## START DATA SUPPLIED

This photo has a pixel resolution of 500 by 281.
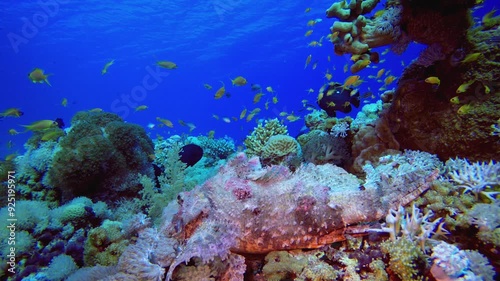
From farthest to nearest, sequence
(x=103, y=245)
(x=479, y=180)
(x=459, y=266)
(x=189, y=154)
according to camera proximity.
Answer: (x=189, y=154) < (x=103, y=245) < (x=479, y=180) < (x=459, y=266)

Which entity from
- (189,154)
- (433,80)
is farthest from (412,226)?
(189,154)

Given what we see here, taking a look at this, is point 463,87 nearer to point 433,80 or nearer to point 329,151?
point 433,80

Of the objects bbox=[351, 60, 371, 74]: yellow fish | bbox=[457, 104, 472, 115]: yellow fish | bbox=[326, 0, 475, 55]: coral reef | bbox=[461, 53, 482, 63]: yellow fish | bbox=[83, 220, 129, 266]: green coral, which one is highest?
bbox=[326, 0, 475, 55]: coral reef

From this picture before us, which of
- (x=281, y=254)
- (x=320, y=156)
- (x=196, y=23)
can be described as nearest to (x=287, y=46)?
(x=196, y=23)

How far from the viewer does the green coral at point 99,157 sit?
609cm

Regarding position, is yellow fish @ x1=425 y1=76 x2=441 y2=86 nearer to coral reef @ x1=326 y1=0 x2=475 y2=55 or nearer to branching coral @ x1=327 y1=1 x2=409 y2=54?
coral reef @ x1=326 y1=0 x2=475 y2=55

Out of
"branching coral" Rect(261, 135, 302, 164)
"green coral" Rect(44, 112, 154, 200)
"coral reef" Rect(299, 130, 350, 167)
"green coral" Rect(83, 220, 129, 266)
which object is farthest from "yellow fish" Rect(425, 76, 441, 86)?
"green coral" Rect(44, 112, 154, 200)

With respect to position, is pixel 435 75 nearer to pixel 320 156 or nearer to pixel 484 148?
pixel 484 148

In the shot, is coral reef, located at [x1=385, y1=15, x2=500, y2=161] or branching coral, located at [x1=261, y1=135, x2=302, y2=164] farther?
branching coral, located at [x1=261, y1=135, x2=302, y2=164]

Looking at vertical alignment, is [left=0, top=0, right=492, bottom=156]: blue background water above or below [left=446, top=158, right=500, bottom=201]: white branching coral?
below

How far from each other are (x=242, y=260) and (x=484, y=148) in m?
4.11

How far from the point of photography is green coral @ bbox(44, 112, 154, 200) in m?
6.09

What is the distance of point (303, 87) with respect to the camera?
107 m

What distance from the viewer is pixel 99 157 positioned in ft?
20.6
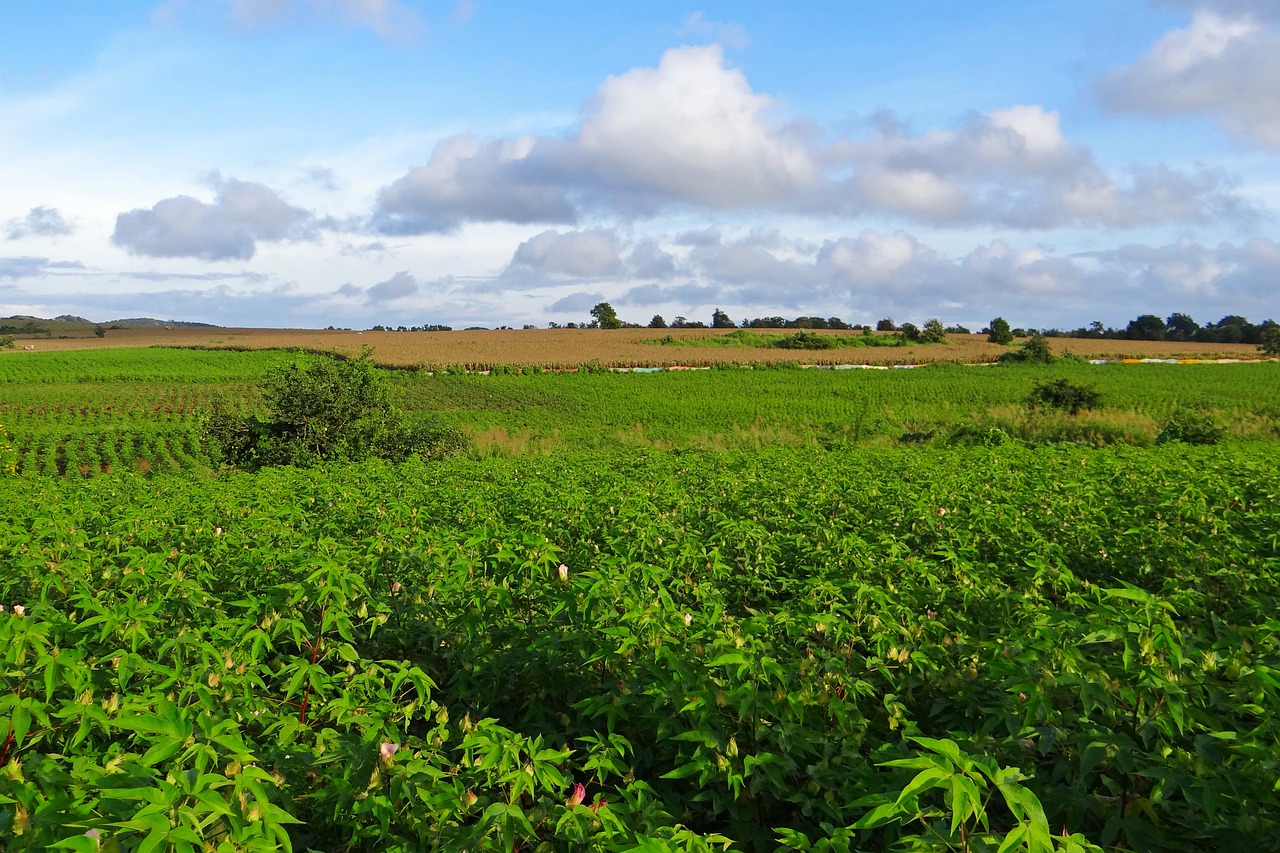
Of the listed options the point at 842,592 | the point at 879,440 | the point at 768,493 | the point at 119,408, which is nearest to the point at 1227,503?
the point at 768,493

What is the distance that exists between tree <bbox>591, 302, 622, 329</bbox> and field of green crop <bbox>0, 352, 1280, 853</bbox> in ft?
348

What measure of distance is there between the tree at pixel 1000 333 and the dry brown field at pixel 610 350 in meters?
1.98

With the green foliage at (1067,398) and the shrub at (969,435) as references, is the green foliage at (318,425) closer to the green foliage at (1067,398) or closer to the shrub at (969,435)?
the shrub at (969,435)

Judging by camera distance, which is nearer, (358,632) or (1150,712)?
(1150,712)

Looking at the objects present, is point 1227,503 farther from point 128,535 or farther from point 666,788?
point 128,535

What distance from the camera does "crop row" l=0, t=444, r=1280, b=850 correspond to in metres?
2.12

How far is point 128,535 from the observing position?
597cm

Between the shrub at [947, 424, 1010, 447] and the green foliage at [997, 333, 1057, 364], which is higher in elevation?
the green foliage at [997, 333, 1057, 364]

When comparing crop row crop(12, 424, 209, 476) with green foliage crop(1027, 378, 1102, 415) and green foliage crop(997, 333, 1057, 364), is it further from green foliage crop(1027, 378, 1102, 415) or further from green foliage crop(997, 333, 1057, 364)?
green foliage crop(997, 333, 1057, 364)

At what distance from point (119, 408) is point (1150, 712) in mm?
47305

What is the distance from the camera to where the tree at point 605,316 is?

## END DATA SUPPLIED

All of the entries above should be copied exactly, except for the pictures.

This photo has a pixel resolution of 500 by 281.
From farthest to nearest, sequence
(x=103, y=245)
(x=479, y=180)
(x=459, y=266)
(x=189, y=154)
according to camera proximity.
Answer: (x=189, y=154) < (x=103, y=245) < (x=479, y=180) < (x=459, y=266)

Which entity from
- (189,154)
- (433,80)
is farthest from (412,226)?
(189,154)

Given what we see here, taking a look at this, is point 463,87 nearer to point 433,80 or nearer to point 329,151?
point 433,80

Of the objects bbox=[351, 60, 371, 74]: yellow fish | bbox=[457, 104, 472, 115]: yellow fish | bbox=[326, 0, 475, 55]: coral reef | bbox=[461, 53, 482, 63]: yellow fish | bbox=[83, 220, 129, 266]: green coral, which one is highest?
bbox=[326, 0, 475, 55]: coral reef

From this picture before us, which of
- (x=281, y=254)
- (x=320, y=156)
- (x=196, y=23)
can be described as nearest to (x=287, y=46)?
(x=196, y=23)

How far from the viewer does the green coral at point 99,157 sit?
609cm

Regarding position, is yellow fish @ x1=425 y1=76 x2=441 y2=86 nearer to coral reef @ x1=326 y1=0 x2=475 y2=55 or nearer to branching coral @ x1=327 y1=1 x2=409 y2=54?
coral reef @ x1=326 y1=0 x2=475 y2=55

Out of
"branching coral" Rect(261, 135, 302, 164)
"green coral" Rect(44, 112, 154, 200)
"coral reef" Rect(299, 130, 350, 167)
"green coral" Rect(83, 220, 129, 266)
which object is farthest from "yellow fish" Rect(425, 76, 441, 86)?
"green coral" Rect(44, 112, 154, 200)

With respect to position, is pixel 435 75 nearer to pixel 320 156 or nearer to pixel 484 148?
pixel 484 148

In the shot, is coral reef, located at [x1=385, y1=15, x2=500, y2=161] or branching coral, located at [x1=261, y1=135, x2=302, y2=164] farther?
branching coral, located at [x1=261, y1=135, x2=302, y2=164]

Looking at vertical alignment, is [left=0, top=0, right=492, bottom=156]: blue background water above or below [left=446, top=158, right=500, bottom=201]: white branching coral?
below

How far from each other are (x=242, y=260) and (x=484, y=148) in m?
4.11

How far from the point of photography is green coral @ bbox(44, 112, 154, 200) in m?
6.09

What is the distance of point (303, 87) with respect to the camera?
107 m

What distance from the viewer is pixel 99 157 positioned in ft?
20.6
Of the listed options the point at 842,592 | the point at 879,440 | the point at 768,493 | the point at 119,408, which is nearest to the point at 1227,503?
the point at 768,493

What is the distance that exists between tree <bbox>591, 302, 622, 329</bbox> and field of green crop <bbox>0, 352, 1280, 853</bbox> in ft?
348

What measure of distance is there between the tree at pixel 1000 333 and the dry brown field at pixel 610 350 in meters?
1.98

With the green foliage at (1067,398) and the shrub at (969,435) as references, is the green foliage at (318,425) closer to the green foliage at (1067,398) or closer to the shrub at (969,435)?
the shrub at (969,435)

Judging by camera distance, which is nearer, (358,632) or (1150,712)?
(1150,712)

Looking at the objects present, is point 1227,503 farther from point 128,535 or farther from point 666,788?
point 128,535

What distance from the camera does "crop row" l=0, t=444, r=1280, b=850 correspond to in metres?
2.12

How far is point 128,535 from the observing position?
597cm

Between the shrub at [947, 424, 1010, 447] and the green foliage at [997, 333, 1057, 364], which is higher in elevation?
the green foliage at [997, 333, 1057, 364]

When comparing crop row crop(12, 424, 209, 476) with green foliage crop(1027, 378, 1102, 415) and green foliage crop(997, 333, 1057, 364), is it further from green foliage crop(1027, 378, 1102, 415) or further from green foliage crop(997, 333, 1057, 364)?
green foliage crop(997, 333, 1057, 364)

At what distance from point (119, 408) is point (1150, 712) in mm?
47305

What is the distance from the camera to where the tree at point 605,316 is?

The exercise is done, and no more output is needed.